WEDNESDAY, February 16 (Health.com) — The power of positive thinking can reportedly work wonders for your career and social life. According to a new study, your attitude may also affect how well your pain medication works.
In a series of lab experiments, researchers in Europe found that a patient’s expectations about the effectiveness of a pain drug appear to override the properties of the drug itself.
Volunteers who were given a painkiller and were assured that it would work did, in fact, get considerable relief from a brief but intense burning sensation inflicted by the researchers. When the same volunteers were told that they’d have to face the burning without a painkiller, their pain got worse—even though they continued to receive the same dose of the same drug.
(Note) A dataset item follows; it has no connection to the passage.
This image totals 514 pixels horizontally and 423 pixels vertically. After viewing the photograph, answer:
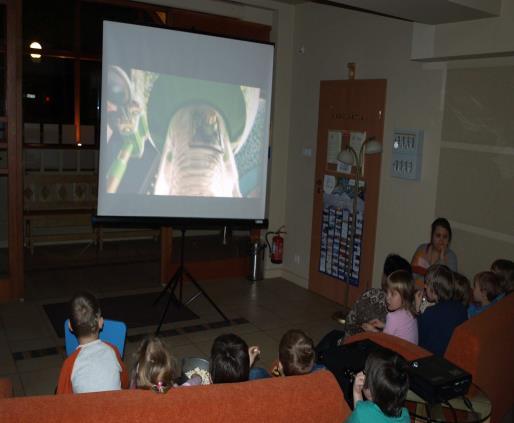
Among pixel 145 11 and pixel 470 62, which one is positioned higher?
pixel 145 11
A lab experiment can never fully simulate real-world pain. Still, the study findings suggest that encouraging positive thinking in pain patients may be the key to effective treatments, says Carla Rubingh, a pain management specialist and assistant professor of pharmacy practice at the University of Nebraska Medical Center in Omaha.
“This tells me that when we’re talking to patients and presenting therapy, the more positive we are about how the therapy is going to impact them, the better outcomes we’re going to have,” says Rubingh, who was not involved in the study. “And from the patients’ point of view, this says the more positive and open-minded they are to different types of treatment, the better they’re going to do.”
The information doctors provide about a treatment has a “very powerful” effect on patient expectations, as do a patient’s previous experiences in similar situations, says the lead author of the study, Ulrike Bingel, MD, a neurologist at the University Medical Center Hamburg-Eppendorf in Germany.
But health-care providers aren’t the only ones who influence expectations. “In real life, patients’ expectations are also shaped by the media, the Internet, and [reports] from other patients suffering from the same disease,” Dr. Bingel says. “Intriguingly, even money plays a role. People expect expensive drugs to be more efficacious than cheap drugs, even if the pharmacological content is exactly the same.”